RYAN HUMPHREY IS A PHONY

Life & Art Writer
UM Surfrider Prez

It’s cool to be a surfer.

No, scratch that. It’s damn really cool to pose as a surfer and then make lots of money off your acting job. Just ask the thousands of models who take off their shirts and tuck surfboards under their arms in ads for companies like Target, Abercrombie, and even Washington Mutual. Ask the media giants who cash in on the current surf explosion by making TV shows like “Surf Girls” and movies like Blue Crush. Or, better yet, go visit artist Ryan Humphrey’s Thrill Seeker at Rocket Projects in downtown Miami.

In the exhibit, the NYC-based artist seemingly attempts to focus on the simplest and most pure aspect of surfing – the ride itself – and such a stance would suggest that Humphrey is a surfing purist, a soul-searching beach bum trying to clear his head of surfing’s recent capitalistic boom and simply enjoy the feeling of wax beneath his bare toes.

Wrong. Humphrey is a rosy-cheeked, fair skinned, four-eyed, chubby Ohio native who claims he grew up surfing on Lake Erie. It’s practically impossible to not vomit at the sheer phoniness of the pieces in Thrill Seeker. Neon duotones of not waves, but calm water, line the main wall of the gallery, sprinkled with finely grinded glass, probably taken from the heaps of broken RC Cola bottles lining all of the walls. Humphrey says that the glass served to show the grit of the debris-laden lakes in which he learned to surf, but became hostile, rather than nostalgic, when UM junior and master rapper MC Arjun began to rhyme words with RC Cola. Small pencil sketches of curling waves accompany the duotones and it’s clear that Humphrey is sketching from Quiksilver ads and not past experiences.

Pick the glass shards out of your eyes and move to the rear of the gallery, but make sure you don’t miss the pair of old school boards tacked up on the wall and branded with the “Humphrey Industries” logo, the same logo found sandwiched between the artist’s unbuttoned pink dress shirt and on shirts that were for sale to the public. Isn’t this exhibit about surfing?

In an effort to break away from commercialization, he did the exact opposite by cashing in, creating his own brand and giving you less of a pure surfing experience than the time you bought a surfboard at Costco. Give it up, Humphrey. You’re just as bad as that stupid bitch on Surf Girls who cried all the time and never even caught a wave.

And at least she was hot.

L&A: I’m sure you are familiar with Shepard Fairey. Do you agree with his mix of branding and art and how do you think that you differ from him?
Hump: Well I don’t know if I agree with it, but he’s the one guy out of all the neo graffiti guys who is able to take a very simple idea and take it to literally giant proportions. I mean, you can go to anyplace in the Midwest and find one of his stickers on a tollbooth. There’s not much of holding power for me and there’s not a lot of interest beyond that phenomenon that he’s created, but I think that’s the point of the work.

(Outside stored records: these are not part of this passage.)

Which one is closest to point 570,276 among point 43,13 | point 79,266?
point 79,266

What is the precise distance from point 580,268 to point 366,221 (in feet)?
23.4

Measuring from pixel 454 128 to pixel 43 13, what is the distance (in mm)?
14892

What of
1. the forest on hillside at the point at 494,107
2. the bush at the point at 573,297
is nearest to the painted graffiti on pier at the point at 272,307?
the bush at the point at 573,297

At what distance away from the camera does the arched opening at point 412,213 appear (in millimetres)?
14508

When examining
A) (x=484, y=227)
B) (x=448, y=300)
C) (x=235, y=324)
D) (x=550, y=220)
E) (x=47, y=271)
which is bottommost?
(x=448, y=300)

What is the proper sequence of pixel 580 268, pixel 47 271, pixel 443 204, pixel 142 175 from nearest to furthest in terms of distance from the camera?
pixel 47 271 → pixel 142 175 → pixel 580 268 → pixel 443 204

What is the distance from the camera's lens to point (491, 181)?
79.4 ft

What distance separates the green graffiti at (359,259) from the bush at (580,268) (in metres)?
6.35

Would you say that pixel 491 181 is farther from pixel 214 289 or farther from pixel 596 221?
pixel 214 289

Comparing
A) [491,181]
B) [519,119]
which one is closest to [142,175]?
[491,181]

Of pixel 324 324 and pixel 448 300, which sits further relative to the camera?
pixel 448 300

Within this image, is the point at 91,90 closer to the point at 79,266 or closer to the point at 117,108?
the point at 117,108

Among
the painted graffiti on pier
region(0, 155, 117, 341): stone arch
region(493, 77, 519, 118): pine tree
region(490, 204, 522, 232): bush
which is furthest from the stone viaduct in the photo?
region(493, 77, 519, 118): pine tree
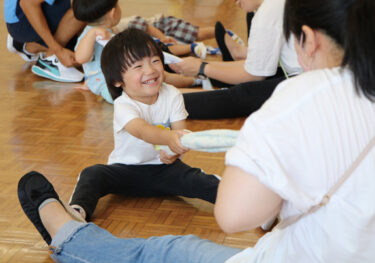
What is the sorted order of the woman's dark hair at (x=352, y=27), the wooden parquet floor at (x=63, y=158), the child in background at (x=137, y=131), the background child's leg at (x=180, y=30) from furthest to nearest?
the background child's leg at (x=180, y=30) → the child in background at (x=137, y=131) → the wooden parquet floor at (x=63, y=158) → the woman's dark hair at (x=352, y=27)

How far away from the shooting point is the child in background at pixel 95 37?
294 cm

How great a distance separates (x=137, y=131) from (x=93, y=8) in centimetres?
141

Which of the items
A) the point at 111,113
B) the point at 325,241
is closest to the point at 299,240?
the point at 325,241

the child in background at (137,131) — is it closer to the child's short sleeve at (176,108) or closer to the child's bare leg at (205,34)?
the child's short sleeve at (176,108)

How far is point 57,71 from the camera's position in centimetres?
A: 327

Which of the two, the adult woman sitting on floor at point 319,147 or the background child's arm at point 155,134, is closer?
the adult woman sitting on floor at point 319,147

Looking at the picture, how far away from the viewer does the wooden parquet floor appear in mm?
1716

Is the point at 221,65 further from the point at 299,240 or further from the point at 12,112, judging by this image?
the point at 299,240

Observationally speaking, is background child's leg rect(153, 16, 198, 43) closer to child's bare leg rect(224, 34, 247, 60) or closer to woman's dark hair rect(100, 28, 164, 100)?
child's bare leg rect(224, 34, 247, 60)

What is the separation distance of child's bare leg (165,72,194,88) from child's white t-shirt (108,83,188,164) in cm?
105

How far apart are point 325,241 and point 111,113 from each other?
1956mm

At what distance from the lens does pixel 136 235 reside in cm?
171

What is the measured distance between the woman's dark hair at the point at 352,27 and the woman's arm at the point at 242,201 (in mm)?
213

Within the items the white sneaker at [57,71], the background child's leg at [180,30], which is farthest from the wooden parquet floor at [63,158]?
the background child's leg at [180,30]
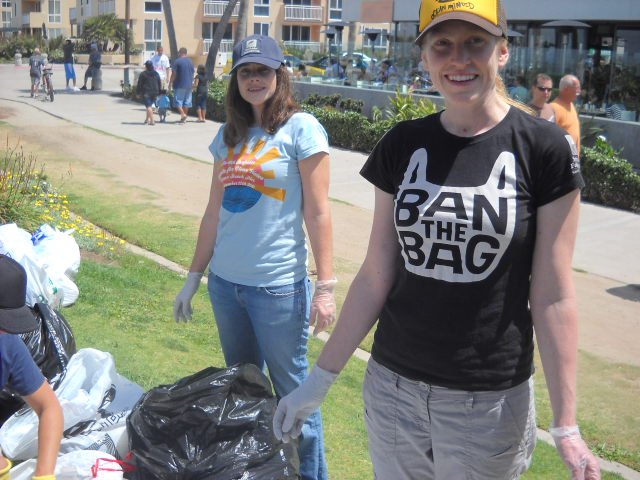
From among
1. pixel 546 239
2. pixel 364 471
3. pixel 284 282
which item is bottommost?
pixel 364 471

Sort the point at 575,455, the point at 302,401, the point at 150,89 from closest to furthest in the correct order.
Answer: the point at 575,455 → the point at 302,401 → the point at 150,89

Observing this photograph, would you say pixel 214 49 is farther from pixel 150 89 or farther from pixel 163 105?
pixel 150 89

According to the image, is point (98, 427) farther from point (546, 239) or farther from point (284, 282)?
point (546, 239)

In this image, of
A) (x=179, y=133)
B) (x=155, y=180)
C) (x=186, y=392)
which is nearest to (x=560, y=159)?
(x=186, y=392)

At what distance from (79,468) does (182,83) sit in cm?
1738

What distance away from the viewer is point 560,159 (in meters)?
2.08

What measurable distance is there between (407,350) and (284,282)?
1.13m

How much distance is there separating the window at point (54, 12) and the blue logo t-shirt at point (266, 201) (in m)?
72.6

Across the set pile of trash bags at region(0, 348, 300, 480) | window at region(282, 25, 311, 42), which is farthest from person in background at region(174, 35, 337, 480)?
window at region(282, 25, 311, 42)

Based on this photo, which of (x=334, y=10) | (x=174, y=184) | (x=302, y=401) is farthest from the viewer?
(x=334, y=10)

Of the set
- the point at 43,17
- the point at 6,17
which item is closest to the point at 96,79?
the point at 43,17

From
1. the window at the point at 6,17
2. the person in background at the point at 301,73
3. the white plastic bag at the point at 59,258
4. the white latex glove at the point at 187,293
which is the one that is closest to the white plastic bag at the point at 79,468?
the white latex glove at the point at 187,293

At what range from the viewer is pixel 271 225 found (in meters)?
3.29

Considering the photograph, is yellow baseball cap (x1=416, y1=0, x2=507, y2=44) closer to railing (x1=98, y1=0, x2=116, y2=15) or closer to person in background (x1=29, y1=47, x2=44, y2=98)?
person in background (x1=29, y1=47, x2=44, y2=98)
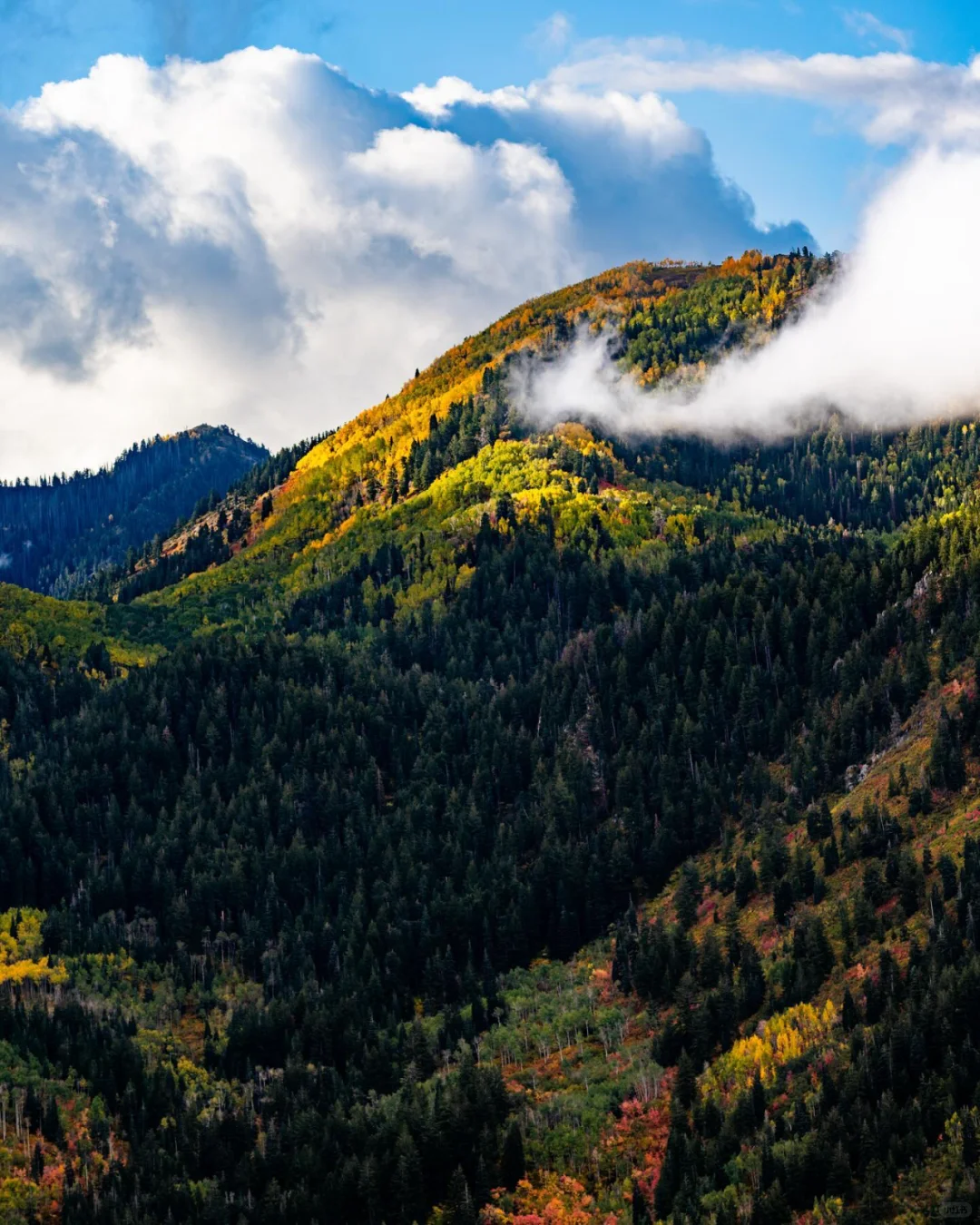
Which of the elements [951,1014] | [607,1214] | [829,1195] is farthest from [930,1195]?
[607,1214]

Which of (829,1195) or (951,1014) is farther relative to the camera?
(951,1014)

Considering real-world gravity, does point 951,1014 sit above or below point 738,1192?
above

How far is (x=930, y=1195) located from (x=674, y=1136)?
31.6m

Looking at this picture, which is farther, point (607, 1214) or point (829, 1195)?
point (607, 1214)

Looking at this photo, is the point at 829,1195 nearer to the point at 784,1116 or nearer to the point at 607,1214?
the point at 784,1116

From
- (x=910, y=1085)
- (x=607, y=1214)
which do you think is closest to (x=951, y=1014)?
(x=910, y=1085)

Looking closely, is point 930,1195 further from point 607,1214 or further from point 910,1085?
point 607,1214

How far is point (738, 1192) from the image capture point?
189 metres

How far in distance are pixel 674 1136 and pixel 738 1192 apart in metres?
12.1

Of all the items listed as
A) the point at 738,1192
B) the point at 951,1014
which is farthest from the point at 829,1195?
the point at 951,1014

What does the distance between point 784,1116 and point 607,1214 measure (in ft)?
72.9

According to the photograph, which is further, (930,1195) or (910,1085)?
(910,1085)

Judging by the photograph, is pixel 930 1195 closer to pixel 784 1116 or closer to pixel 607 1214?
pixel 784 1116

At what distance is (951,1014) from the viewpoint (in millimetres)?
196875
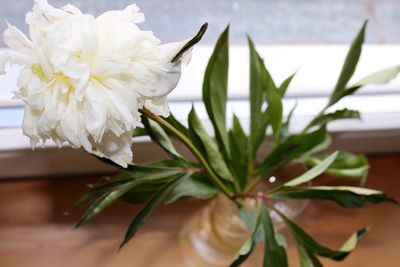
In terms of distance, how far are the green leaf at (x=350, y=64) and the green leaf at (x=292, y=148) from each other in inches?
1.6

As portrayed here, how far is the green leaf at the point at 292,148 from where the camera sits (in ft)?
1.97

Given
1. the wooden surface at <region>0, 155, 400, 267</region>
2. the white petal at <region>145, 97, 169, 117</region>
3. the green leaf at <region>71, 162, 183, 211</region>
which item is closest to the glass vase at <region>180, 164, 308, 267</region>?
the wooden surface at <region>0, 155, 400, 267</region>

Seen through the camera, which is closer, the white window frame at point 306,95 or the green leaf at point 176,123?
the green leaf at point 176,123

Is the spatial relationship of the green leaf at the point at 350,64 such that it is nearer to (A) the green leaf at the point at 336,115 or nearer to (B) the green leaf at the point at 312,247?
(A) the green leaf at the point at 336,115

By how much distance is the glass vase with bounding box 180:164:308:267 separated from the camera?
665mm

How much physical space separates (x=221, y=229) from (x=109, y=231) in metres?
0.14

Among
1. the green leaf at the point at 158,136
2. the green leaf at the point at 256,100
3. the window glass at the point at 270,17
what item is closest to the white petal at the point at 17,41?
the green leaf at the point at 158,136

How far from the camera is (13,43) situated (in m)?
0.36

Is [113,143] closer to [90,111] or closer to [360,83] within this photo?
[90,111]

L&A: Are you trying to go the same route as him?
Hump: No, not at all. I do T-shirts pretty much specifically for each show. It started as a healing process for the mass marketing of Tommy Hilfiger and Ralph Lauren and that sort of thing. You know the elevator guy who always helps me with my show, he gets a shirt. I’m not really interested in making editions of skateboards and that sort of thing b/c it’s not about the graphic, it’s not about the branding, it’s not about the name, it’s about the activity of skateboarding. It’s not about the object.

L&A: I understand that you learned to surf in Lake Erie. Do you still surf now?
Hump: I hadn’t for about six years since I moved to NY, but I did have a show up in the Hamptons last summer and I got a board, a longboard, but, uh, yeah…I mean, I grew up in Ohio. I was never that good. I was a complete kook. But I understand it enough to know its value. I also grew up in a much more urban environment in a way, so surfing was just an extension of skateboarding for me.

L&A: So why an exhibit on surfing?
Hump: Surfing is a different thing. It’s tomatoes, tomaaatoes in a way. People really diss rollerbladers and stuff, but I’m sure that there’s somebody somewhere who can take a shopping cart to a skatepark and figure out someway to ride it. For me, it’s not about team sports or anything. That’s a whole other chapter in my life. So the focus on surfing rather than skateboarding is to make a cohesive statement. This is just one show and I’m going to have another show with skateboarding, I’m doing some other stuff with BMX that will be shown next year. Hit on one thing, do it well, move on to the next thing – the scorched earth policy. You don’t want to confuse people.

Yeah…OK, Humphrey…Go see Thrill Seeker at Rocket Projects, 3440 N. Miami Ave., if you really want to. 305-576-6082.